Thousands of days’ worth of disruption caused by roads being dug up in Leeds have been saved thanks to the introduction of the scheme, which is a first for Yorkshire.
Over 13,000 days of road works on the city’s most heavily used highways have been avoided in the first year of operation.
Companies planning to work on congested roads or bus routes must now apply for a permit in advance. They could face a fine if they fail to do so as the council aims to reduce the amount of time companies take carrying out work on key highways.

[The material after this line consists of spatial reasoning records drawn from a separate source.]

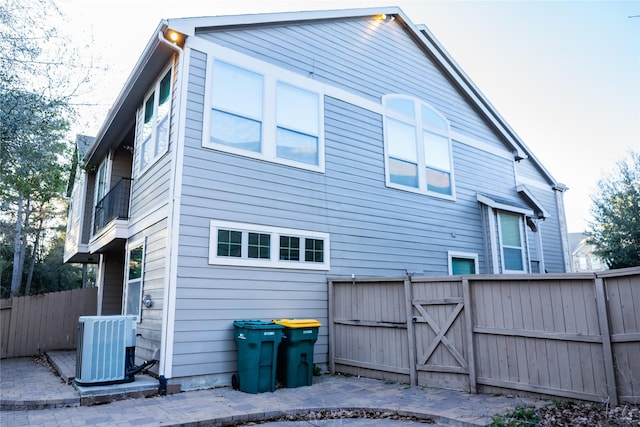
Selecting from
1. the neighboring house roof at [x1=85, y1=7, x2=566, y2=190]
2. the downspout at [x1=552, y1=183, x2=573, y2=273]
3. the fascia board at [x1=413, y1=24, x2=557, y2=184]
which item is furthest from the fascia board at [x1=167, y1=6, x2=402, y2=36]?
the downspout at [x1=552, y1=183, x2=573, y2=273]

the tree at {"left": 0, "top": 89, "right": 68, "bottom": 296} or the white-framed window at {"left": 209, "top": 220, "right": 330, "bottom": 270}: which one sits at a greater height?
the tree at {"left": 0, "top": 89, "right": 68, "bottom": 296}

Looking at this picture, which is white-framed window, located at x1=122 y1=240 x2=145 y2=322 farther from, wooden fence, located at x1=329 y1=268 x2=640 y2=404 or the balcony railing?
wooden fence, located at x1=329 y1=268 x2=640 y2=404

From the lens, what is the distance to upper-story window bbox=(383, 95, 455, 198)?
392 inches

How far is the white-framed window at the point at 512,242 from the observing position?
11398 mm

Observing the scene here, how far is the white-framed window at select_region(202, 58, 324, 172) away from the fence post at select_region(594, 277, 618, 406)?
504 cm

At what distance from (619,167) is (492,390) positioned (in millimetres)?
16876

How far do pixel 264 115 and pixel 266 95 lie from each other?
40cm

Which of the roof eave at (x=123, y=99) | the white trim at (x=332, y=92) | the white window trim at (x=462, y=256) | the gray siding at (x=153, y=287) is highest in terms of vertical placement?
the white trim at (x=332, y=92)

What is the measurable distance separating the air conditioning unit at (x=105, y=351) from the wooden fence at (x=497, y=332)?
3454 mm

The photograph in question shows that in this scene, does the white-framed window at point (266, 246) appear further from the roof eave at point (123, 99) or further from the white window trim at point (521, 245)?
the white window trim at point (521, 245)

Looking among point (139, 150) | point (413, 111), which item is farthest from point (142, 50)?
point (413, 111)

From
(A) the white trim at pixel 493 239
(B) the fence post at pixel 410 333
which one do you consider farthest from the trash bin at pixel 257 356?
(A) the white trim at pixel 493 239

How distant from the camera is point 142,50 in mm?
7496

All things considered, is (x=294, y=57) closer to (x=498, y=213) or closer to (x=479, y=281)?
(x=479, y=281)
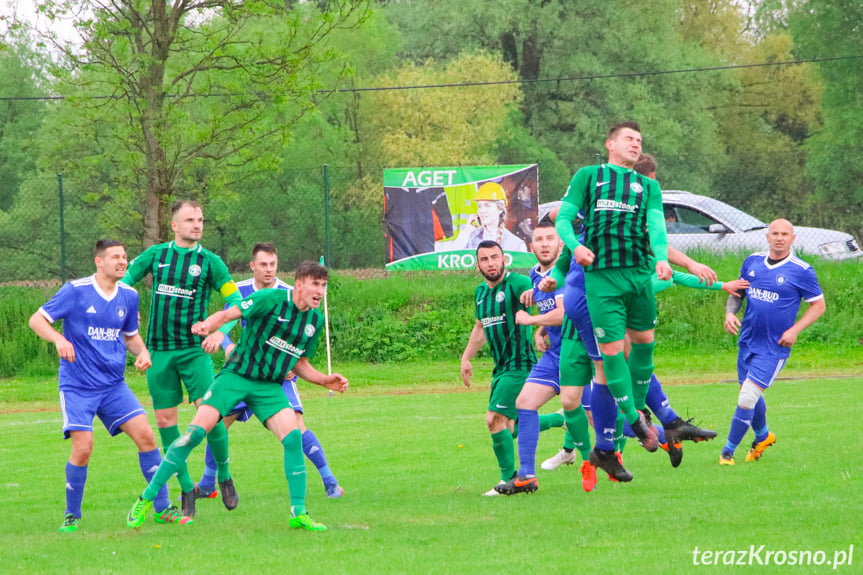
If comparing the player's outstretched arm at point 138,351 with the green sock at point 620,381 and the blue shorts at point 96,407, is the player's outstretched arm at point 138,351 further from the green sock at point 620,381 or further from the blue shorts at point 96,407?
the green sock at point 620,381

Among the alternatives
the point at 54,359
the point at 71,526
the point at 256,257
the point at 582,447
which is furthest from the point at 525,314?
the point at 54,359

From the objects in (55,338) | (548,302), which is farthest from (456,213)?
(55,338)

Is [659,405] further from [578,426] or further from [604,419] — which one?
[604,419]

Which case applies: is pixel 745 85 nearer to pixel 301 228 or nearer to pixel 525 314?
pixel 301 228

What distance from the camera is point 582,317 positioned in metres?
8.70

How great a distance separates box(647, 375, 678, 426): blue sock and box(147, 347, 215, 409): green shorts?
3643 mm

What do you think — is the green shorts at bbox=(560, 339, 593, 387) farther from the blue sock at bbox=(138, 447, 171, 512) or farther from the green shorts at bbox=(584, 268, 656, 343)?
the blue sock at bbox=(138, 447, 171, 512)

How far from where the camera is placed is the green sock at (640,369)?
8531mm

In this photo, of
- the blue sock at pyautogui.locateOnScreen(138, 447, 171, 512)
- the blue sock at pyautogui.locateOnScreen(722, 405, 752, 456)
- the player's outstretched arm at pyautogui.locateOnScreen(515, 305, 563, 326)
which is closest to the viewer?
the blue sock at pyautogui.locateOnScreen(138, 447, 171, 512)

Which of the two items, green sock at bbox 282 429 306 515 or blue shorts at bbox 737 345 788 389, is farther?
blue shorts at bbox 737 345 788 389

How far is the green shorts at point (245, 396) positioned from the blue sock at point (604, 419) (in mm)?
2380

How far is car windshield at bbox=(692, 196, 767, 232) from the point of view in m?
23.3

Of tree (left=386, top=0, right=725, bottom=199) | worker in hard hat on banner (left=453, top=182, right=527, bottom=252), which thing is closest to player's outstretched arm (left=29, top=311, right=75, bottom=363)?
worker in hard hat on banner (left=453, top=182, right=527, bottom=252)

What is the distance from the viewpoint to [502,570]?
6.02 metres
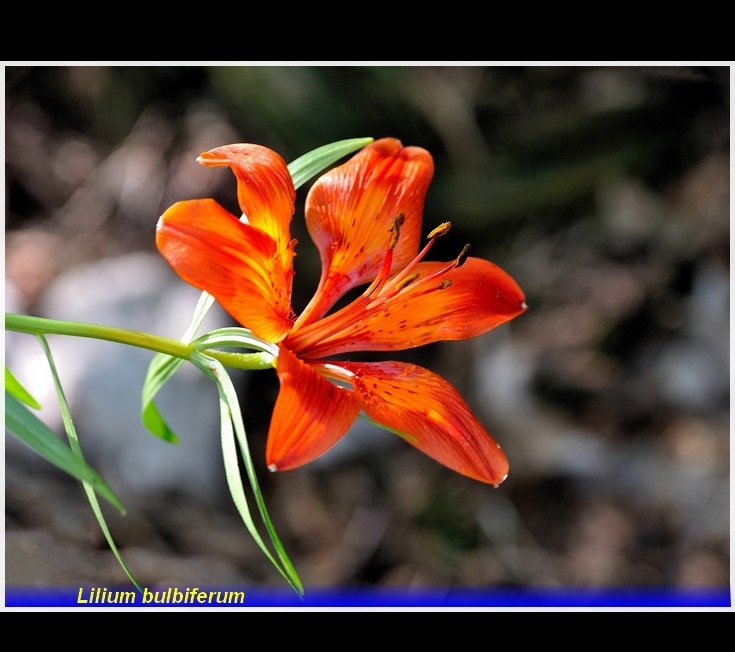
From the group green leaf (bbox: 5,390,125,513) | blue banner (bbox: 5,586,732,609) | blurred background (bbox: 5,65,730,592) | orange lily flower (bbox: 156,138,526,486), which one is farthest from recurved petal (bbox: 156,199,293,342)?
blurred background (bbox: 5,65,730,592)

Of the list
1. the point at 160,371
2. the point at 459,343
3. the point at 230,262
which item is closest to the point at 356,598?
the point at 459,343

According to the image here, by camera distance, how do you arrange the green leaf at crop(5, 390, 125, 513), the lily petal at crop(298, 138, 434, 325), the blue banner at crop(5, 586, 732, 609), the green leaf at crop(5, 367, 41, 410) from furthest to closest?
the blue banner at crop(5, 586, 732, 609) < the lily petal at crop(298, 138, 434, 325) < the green leaf at crop(5, 367, 41, 410) < the green leaf at crop(5, 390, 125, 513)

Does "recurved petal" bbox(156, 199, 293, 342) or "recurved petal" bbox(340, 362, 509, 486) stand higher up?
"recurved petal" bbox(156, 199, 293, 342)

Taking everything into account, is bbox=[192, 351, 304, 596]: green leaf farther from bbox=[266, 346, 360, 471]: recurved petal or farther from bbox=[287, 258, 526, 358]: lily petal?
bbox=[287, 258, 526, 358]: lily petal

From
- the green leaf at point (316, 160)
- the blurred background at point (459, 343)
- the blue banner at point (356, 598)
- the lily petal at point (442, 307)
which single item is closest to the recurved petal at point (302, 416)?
the lily petal at point (442, 307)

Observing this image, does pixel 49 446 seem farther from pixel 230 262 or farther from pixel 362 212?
pixel 362 212

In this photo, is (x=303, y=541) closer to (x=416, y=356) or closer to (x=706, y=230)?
(x=416, y=356)

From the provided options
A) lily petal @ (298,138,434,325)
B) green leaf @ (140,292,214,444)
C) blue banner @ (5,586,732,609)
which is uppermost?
lily petal @ (298,138,434,325)

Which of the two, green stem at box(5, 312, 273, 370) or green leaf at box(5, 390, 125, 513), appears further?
green stem at box(5, 312, 273, 370)
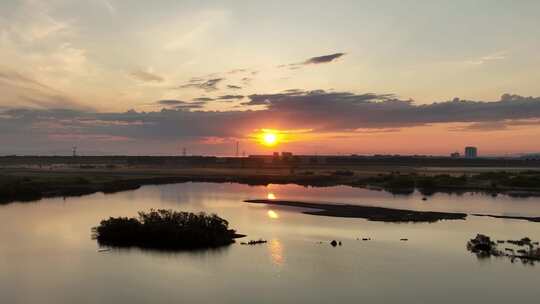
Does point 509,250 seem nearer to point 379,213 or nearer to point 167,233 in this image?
point 379,213

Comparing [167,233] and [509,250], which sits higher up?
[167,233]

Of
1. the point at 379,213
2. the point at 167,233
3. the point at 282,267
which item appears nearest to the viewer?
the point at 282,267

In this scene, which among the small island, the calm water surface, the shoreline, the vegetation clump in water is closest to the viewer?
the calm water surface

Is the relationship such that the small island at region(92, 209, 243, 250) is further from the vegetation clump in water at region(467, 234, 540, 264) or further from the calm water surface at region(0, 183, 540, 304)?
the vegetation clump in water at region(467, 234, 540, 264)

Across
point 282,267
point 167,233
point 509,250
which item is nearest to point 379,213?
point 509,250

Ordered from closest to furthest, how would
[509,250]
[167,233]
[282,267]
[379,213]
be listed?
[282,267]
[509,250]
[167,233]
[379,213]

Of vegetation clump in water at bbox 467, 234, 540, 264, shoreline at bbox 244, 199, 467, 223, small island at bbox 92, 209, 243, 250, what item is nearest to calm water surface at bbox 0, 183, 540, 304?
vegetation clump in water at bbox 467, 234, 540, 264

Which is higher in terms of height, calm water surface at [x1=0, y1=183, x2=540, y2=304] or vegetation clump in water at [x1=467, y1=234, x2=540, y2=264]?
vegetation clump in water at [x1=467, y1=234, x2=540, y2=264]

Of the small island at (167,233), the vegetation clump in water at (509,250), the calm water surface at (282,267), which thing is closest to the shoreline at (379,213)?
the calm water surface at (282,267)
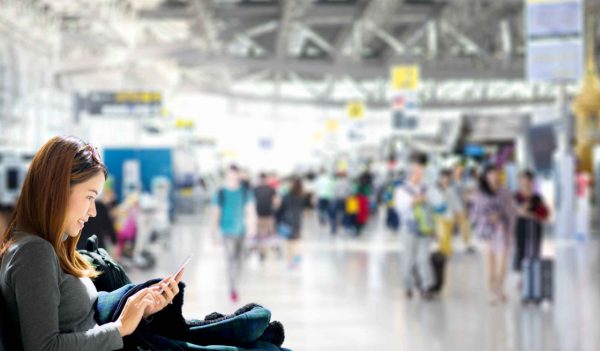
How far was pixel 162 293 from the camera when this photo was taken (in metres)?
2.53

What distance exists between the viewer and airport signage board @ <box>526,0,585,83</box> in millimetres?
14484

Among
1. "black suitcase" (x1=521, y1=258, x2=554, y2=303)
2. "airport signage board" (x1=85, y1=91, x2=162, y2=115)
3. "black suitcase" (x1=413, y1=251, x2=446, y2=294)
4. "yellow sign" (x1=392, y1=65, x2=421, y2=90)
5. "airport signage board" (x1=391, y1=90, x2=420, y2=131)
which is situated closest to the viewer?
"black suitcase" (x1=521, y1=258, x2=554, y2=303)

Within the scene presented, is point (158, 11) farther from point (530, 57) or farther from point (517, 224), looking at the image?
point (517, 224)

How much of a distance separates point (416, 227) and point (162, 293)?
889 centimetres

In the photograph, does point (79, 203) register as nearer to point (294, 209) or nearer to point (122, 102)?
point (294, 209)

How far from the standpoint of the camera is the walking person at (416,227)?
36.8ft

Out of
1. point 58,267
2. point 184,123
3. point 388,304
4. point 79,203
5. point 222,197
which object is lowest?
point 388,304

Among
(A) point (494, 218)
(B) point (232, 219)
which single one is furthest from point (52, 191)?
(A) point (494, 218)

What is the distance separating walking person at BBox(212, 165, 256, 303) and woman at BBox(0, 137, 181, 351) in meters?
8.31

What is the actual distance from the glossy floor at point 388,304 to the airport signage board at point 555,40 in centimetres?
291

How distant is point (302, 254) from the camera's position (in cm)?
1836

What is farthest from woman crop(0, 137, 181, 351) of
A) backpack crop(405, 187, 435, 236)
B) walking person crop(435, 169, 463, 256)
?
walking person crop(435, 169, 463, 256)

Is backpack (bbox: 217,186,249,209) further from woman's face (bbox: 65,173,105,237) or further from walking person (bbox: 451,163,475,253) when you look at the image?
woman's face (bbox: 65,173,105,237)

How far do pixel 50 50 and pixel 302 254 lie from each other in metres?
7.22
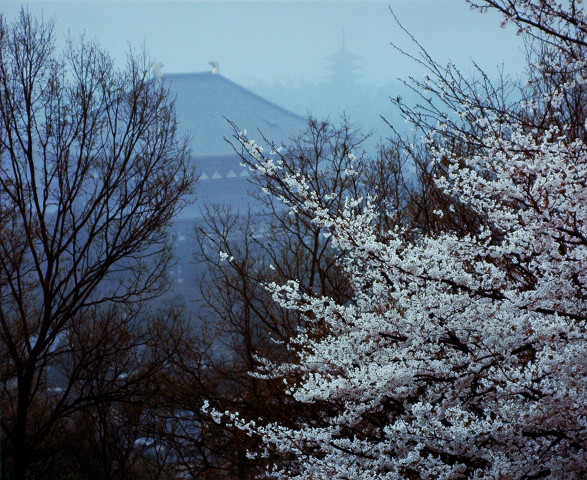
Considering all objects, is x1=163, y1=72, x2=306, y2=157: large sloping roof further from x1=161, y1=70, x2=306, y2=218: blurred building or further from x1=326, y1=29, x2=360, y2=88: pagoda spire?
x1=326, y1=29, x2=360, y2=88: pagoda spire

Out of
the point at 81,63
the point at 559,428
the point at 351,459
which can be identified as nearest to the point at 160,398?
the point at 81,63

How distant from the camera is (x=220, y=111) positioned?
1920 cm

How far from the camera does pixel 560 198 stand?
6.18ft

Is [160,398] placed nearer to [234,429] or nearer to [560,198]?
[234,429]

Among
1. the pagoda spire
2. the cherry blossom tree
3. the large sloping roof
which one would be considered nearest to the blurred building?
the large sloping roof

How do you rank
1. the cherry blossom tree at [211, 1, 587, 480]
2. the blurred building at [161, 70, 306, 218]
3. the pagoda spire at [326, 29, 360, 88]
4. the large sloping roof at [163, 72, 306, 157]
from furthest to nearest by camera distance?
the pagoda spire at [326, 29, 360, 88] → the large sloping roof at [163, 72, 306, 157] → the blurred building at [161, 70, 306, 218] → the cherry blossom tree at [211, 1, 587, 480]

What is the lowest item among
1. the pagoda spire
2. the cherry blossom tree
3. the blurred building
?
the cherry blossom tree

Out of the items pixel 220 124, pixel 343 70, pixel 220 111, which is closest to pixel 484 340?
pixel 220 111

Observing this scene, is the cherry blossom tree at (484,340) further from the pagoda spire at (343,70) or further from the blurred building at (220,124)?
the pagoda spire at (343,70)

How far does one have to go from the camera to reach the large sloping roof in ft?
62.1

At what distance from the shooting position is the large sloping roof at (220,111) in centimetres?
1894

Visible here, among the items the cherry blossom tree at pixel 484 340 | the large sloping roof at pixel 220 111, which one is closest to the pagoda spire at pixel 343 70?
the large sloping roof at pixel 220 111

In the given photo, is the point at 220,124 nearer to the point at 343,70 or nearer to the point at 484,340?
the point at 343,70

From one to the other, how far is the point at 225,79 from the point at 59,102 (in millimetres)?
15409
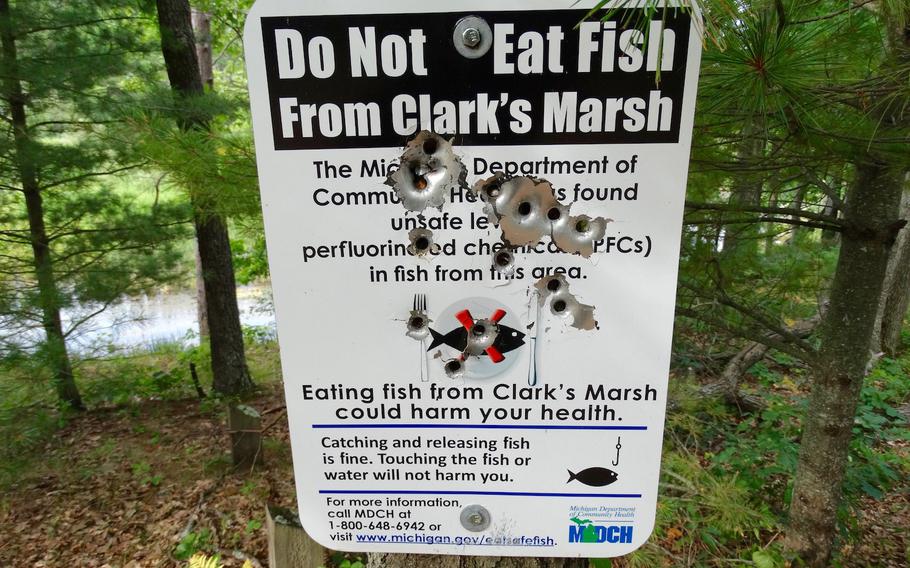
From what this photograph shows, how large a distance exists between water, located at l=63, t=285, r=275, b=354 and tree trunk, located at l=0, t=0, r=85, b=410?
34cm

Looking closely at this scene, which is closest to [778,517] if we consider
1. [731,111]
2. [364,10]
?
[731,111]

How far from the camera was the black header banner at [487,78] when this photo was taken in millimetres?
825

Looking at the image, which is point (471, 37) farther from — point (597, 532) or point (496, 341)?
point (597, 532)

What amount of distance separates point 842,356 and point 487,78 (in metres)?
2.56

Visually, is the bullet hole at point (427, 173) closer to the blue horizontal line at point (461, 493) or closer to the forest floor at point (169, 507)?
the blue horizontal line at point (461, 493)

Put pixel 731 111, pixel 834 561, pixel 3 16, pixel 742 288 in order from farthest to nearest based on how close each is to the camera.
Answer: pixel 3 16
pixel 742 288
pixel 834 561
pixel 731 111

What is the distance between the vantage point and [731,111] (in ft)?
5.51

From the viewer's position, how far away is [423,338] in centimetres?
96

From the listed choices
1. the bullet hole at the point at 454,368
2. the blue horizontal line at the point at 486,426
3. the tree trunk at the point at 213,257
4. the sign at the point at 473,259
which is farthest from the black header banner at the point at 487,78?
the tree trunk at the point at 213,257

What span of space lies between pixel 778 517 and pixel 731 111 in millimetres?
2776

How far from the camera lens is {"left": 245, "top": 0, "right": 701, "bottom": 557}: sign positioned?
0.84 m

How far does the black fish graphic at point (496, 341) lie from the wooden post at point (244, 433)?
2.55 metres

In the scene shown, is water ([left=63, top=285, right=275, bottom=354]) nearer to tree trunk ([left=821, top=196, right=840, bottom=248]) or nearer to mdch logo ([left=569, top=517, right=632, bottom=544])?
mdch logo ([left=569, top=517, right=632, bottom=544])

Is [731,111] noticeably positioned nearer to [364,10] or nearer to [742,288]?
[364,10]
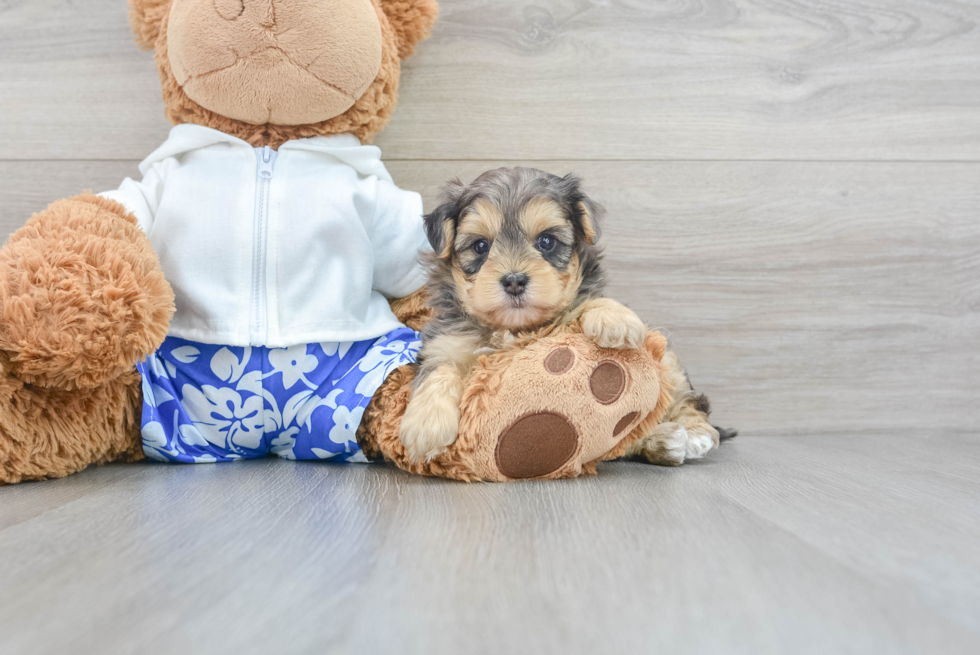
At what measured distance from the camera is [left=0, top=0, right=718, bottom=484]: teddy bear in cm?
136

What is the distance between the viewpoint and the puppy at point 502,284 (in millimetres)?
1366

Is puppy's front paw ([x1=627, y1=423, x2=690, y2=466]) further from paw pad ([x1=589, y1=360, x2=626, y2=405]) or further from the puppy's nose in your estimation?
the puppy's nose

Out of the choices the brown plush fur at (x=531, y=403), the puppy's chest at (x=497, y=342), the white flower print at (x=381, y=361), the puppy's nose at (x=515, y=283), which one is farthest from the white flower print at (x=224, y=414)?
the puppy's nose at (x=515, y=283)

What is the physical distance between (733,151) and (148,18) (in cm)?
165

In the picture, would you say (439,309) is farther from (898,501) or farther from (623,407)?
(898,501)

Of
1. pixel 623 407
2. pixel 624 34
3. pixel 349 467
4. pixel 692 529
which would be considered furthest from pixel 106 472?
pixel 624 34

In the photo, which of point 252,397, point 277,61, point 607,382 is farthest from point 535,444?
point 277,61

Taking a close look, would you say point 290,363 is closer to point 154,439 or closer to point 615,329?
point 154,439

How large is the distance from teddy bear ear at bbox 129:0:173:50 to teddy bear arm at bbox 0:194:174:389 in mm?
530

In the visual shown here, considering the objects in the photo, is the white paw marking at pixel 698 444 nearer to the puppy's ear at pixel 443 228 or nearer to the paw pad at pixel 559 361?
the paw pad at pixel 559 361

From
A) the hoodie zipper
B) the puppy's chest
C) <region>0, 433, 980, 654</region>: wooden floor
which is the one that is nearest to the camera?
<region>0, 433, 980, 654</region>: wooden floor

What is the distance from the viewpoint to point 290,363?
1.60 meters

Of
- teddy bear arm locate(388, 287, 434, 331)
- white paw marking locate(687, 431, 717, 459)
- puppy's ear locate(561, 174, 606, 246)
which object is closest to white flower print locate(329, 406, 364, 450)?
teddy bear arm locate(388, 287, 434, 331)

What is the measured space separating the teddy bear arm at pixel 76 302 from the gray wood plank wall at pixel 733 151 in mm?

Councillor Richard Lewis, Leeds City Council executive member responsible for highways, said:
“Motorists have been saved from countless hours of sitting in traffic jams thanks to the permit scheme, which has proved to be a huge success. We are now in a position where companies are carrying out works more efficiently saving road users from unnecessary delays and journeys in our city are running much more smoothly.
“Road works are necessary to provide essential services and well maintained roads, but we are pleased to see the management of them come more into our control. It is making life easier for all involved and we will continue to improve as we move forward.”
The council may refuse to grant a permit if it is not happy work will meet special conditions aimed at minimising potential traffic delays. Those companies that break the agreed conditions or carry out work without a permit are fined.
Under the new system the council can also direct where the work will take place, what traffic management should be used to ease congestion, what time of day the work will be carried out and most importantly set deadlines for completion.
The average duration of works is down from seven days before the scheme to five days since the scheme was introduced.
During the 12 months reporting period 6279 works were undertaken on the permit street network compared with 7615 works over the equivalent period before the scheme was introduced.
The amount of works has also reduced as utility companies have planned their works more carefully or diverted them away from busier roads. Quality and accuracy of information has improved which has enabled the council to co-ordinate works more effectively while keeping road users and residents informed.
Yorkshire councils were among the first to adopt the scheme following trials in Kent and select London boroughs.
Leeds, Doncaster, Barnsley, Kirklees, Rotherham, and Sheffield were the first six councils to begin using the scheme following the introduction of new powers in June 2012. Due to the success of the scheme more authorities in Yorkshire and across the country are set to follow suit.
Information about current or planned road works in Leeds can be found at roadworks.org.